• [What you are asked to do] Find the word "following" below. Copy each line that has it.

(Beginning of Input)

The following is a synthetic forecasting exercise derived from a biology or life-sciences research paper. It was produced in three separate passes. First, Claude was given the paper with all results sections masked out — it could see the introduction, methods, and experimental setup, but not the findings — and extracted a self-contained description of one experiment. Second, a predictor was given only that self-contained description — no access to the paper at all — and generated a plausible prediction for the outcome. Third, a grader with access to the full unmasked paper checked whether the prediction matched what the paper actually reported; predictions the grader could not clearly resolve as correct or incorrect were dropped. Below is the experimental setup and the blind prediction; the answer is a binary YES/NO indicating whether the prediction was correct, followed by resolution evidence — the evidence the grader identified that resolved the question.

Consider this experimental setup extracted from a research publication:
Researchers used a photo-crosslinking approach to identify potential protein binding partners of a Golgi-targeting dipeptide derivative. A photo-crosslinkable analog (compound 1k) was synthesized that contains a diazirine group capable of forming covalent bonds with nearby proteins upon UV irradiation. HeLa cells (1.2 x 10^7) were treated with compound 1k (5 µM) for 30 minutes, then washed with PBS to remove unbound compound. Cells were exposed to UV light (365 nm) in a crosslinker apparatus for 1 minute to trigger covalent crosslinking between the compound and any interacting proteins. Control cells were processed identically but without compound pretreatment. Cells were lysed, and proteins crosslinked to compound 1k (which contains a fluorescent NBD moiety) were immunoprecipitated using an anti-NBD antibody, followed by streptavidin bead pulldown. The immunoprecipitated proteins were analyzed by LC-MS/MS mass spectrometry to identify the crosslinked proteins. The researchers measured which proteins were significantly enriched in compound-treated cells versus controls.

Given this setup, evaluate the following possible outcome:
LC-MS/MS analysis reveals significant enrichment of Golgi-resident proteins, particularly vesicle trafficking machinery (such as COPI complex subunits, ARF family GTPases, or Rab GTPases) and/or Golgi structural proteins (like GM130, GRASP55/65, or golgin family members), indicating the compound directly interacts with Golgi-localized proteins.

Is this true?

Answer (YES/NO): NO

(End of Input)

• [Output of the task]
The following is a synthetic forecasting exercise derived from a biology or life-sciences research paper. It was produced in three separate passes. First, Claude was given the paper with all results sections masked out — it could see the introduction, methods, and experimental setup, but not the findings — and extracted a self-contained description of one experiment. Second, a predictor was given only that self-contained description — no access to the paper at all — and generated a plausible prediction for the outcome. Third, a grader with access to the full unmasked paper checked whether the prediction matched what the paper actually reported; predictions the grader could not clearly resolve as correct or incorrect were dropped. Below is the experimental setup and the blind prediction; the answer is a binary YES/NO indicating whether the prediction was correct, followed by resolution evidence — the evidence the grader identified that resolved the question.
Given this setup, evaluate the following possible outcome:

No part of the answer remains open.